**À FAIRE:**
1: Indiquez si chacune des affirmations suivantes concorde avec la source, en répondant par oui ou par non et en citant les mots décisifs de celle-ci : (a) Jean-Luc Mélenchon est comparé à Hibernatus. (b) Laurent Wauquiez apporte son soutien au préfet de son département. (c) Le frisson révolutionnaire de Thomas Guénolé est rapproché des petits-bourgeois de Flaubert.
2: D'après la source, quel vêtement Laurent Wauquiez revêt-il ?
3: Citez la source à partir de « Jean-Luc Mélenchon qui, comme » et jusqu’à « va au spectacle. » inclus.

Jean-Luc Mélenchon qui, comme Hibernatus, se serait endormi sous la Restauration pour être décongelé sous Macron ; qui confondrait Castaner avec Adolphe Thiers ; les Champs-Elysées avec les Tuileries ravagées par la Commune ; et enjoindrait à la troupe de « ne pas tirer », comme si l’ordre public était assuré par des dragons et des lanciers.
Thomas Guénolé refusant de « plaindre » une victime de l’antisémitisme ; transporté d’émotion à chacune de ses déambulations du samedi ; et dont le frisson révolutionnaire fait irrésistiblement penser à l’illusion lyrique des petits-bourgeois de Flaubert venant à l’émeute comme on va au spectacle.
Laurent Wauquiez qui revêt un gilet jaune avant de s’indigner que le gouvernement soit trop clément à l’égard du mouvement ; qui fustige la déliquescence de l’Etat mais n’a pas un mot de soutien au préfet de son département, presque lynché ; qui, un jour, la joue gaulliste et, le lendemain, mini-Trump ; qui ne sait pas, somme toute, s’il doit, dans cette Fronde des samedis soir, être Condé ou Mazarin.

Questions sur des scènes en images:
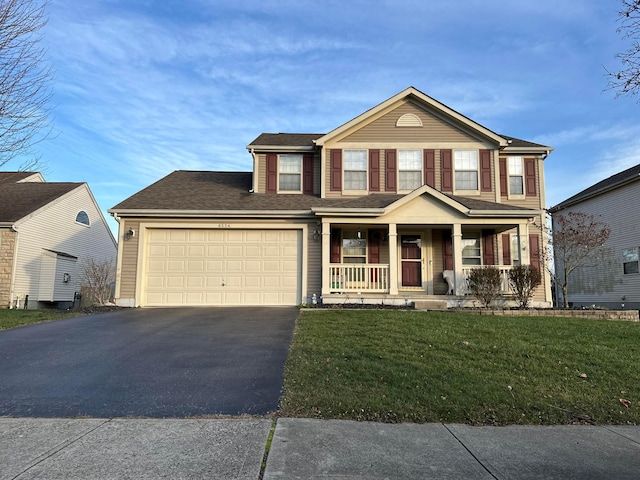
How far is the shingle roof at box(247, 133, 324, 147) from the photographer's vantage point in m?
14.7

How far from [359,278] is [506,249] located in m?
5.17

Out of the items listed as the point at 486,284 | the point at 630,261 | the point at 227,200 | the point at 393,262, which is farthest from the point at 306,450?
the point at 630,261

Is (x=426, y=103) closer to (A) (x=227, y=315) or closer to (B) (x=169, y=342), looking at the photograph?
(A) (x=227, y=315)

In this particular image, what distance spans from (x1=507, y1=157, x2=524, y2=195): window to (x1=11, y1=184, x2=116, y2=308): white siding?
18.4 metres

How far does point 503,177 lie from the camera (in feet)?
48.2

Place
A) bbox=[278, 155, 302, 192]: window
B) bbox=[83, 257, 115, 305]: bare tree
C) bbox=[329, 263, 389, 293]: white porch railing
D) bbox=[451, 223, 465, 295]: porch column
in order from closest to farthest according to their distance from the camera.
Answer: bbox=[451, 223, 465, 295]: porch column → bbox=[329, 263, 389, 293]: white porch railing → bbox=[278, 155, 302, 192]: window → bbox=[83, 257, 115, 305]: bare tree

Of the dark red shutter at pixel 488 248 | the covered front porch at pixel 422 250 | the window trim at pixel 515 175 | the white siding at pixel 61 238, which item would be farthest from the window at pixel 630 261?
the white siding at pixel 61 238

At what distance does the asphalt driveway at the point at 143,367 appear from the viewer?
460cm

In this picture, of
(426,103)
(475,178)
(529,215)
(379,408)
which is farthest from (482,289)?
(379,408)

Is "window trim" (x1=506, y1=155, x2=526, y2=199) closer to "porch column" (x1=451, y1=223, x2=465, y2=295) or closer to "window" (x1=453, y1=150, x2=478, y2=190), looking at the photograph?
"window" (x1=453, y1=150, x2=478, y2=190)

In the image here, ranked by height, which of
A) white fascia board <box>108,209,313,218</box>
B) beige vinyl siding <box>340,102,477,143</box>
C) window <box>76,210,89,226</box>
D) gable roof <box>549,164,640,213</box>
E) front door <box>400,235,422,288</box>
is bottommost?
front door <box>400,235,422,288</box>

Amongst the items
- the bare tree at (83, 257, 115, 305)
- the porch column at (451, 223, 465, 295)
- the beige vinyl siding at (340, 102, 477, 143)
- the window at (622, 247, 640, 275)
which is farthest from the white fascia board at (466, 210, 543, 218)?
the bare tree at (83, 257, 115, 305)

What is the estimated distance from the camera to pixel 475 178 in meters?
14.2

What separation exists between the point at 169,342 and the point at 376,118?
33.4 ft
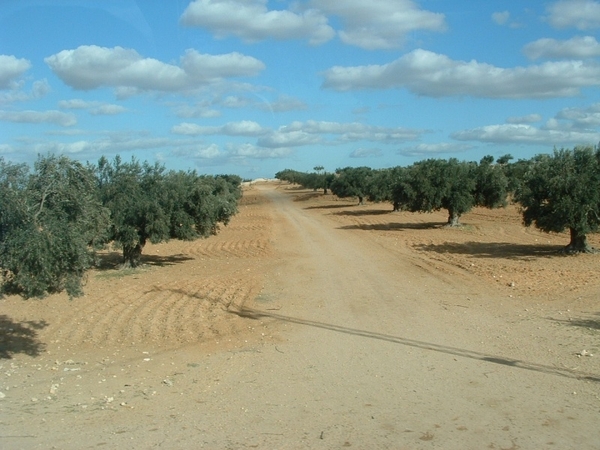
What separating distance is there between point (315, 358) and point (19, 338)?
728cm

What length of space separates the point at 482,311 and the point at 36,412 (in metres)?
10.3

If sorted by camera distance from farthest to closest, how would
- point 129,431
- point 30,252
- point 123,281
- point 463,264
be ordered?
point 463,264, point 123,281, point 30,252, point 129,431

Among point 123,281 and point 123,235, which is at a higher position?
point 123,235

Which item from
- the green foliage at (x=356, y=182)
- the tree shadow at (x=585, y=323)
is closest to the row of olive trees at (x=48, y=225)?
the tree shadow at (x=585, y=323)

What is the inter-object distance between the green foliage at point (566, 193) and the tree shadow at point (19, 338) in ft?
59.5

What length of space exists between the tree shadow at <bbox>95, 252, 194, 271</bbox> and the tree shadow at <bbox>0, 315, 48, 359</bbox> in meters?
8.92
* * *
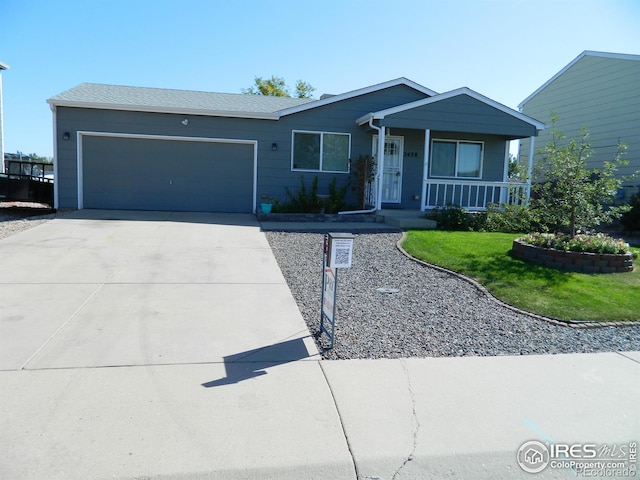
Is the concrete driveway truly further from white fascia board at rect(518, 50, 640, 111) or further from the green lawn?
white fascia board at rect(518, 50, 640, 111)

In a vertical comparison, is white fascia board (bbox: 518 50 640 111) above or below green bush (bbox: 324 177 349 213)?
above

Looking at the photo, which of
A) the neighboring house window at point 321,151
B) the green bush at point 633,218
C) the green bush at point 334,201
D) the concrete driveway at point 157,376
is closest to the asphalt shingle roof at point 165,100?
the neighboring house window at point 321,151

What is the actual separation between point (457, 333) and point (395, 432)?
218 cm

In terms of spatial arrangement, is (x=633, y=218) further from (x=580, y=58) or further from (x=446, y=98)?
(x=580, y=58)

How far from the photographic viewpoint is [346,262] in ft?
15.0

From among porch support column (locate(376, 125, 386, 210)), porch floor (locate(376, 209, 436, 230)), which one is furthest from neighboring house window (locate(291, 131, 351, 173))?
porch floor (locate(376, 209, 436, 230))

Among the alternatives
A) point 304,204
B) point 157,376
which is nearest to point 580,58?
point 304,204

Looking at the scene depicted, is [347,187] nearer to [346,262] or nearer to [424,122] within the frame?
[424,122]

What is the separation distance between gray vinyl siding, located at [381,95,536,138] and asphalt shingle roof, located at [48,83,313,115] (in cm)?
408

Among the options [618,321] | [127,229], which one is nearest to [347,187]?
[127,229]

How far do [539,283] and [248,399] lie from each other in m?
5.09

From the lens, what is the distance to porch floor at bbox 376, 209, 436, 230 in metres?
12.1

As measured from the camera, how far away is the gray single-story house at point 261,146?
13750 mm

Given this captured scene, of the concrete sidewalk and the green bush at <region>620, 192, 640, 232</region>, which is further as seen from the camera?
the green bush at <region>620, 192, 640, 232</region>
--
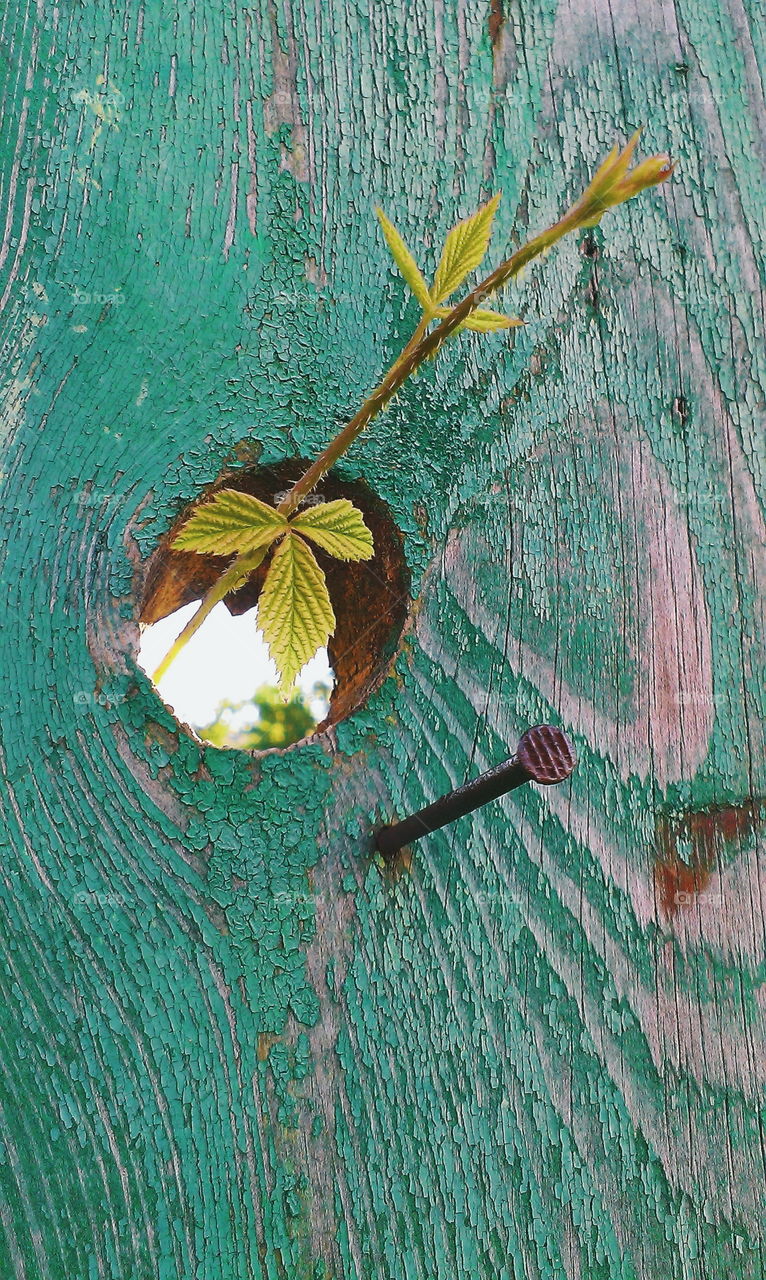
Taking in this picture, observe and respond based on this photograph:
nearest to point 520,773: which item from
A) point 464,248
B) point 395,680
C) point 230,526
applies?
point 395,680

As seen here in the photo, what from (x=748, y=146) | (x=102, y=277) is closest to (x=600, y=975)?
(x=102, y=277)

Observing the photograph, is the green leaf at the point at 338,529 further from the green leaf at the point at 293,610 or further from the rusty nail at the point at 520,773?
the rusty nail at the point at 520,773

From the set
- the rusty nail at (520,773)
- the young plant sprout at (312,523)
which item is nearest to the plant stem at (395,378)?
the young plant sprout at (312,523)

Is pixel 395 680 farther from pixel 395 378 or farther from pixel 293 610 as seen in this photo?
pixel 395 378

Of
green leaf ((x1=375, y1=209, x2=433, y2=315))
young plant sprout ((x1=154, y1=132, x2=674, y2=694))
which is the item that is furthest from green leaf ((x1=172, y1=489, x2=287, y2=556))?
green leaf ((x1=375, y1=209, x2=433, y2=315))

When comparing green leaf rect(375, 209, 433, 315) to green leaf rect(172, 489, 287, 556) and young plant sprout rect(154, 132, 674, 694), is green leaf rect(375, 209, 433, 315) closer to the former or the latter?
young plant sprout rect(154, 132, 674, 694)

**CORRIGÉ DES EXERCICES:**
1:
(a) Oui : « comme Hibernatus ».
(b) Non : « n’a pas un mot de soutien au préfet de son département ».
(c) Oui : « fait irrésistiblement penser à l’illusion lyrique des petits-bourgeois de Flaubert ».

2: Un gilet jaune.

3:
Jean-Luc Mélenchon qui, comme Hibernatus, se serait endormi sous la Restauration pour être décongelé sous Macron ; qui confondrait Castaner avec Adolphe Thiers ; les Champs-Elysées avec les Tuileries ravagées par la Commune ; et enjoindrait à la troupe de « ne pas tirer », comme si l’ordre public était assuré par des dragons et des lanciers.
Thomas Guénolé refusant de « plaindre » une victime de l’antisémitisme ; transporté d’émotion à chacune de ses déambulations du samedi ; et dont le frisson révolutionnaire fait irrésistiblement penser à l’illusion lyrique des petits-bourgeois de Flaubert venant à l’émeute comme on va au spectacle.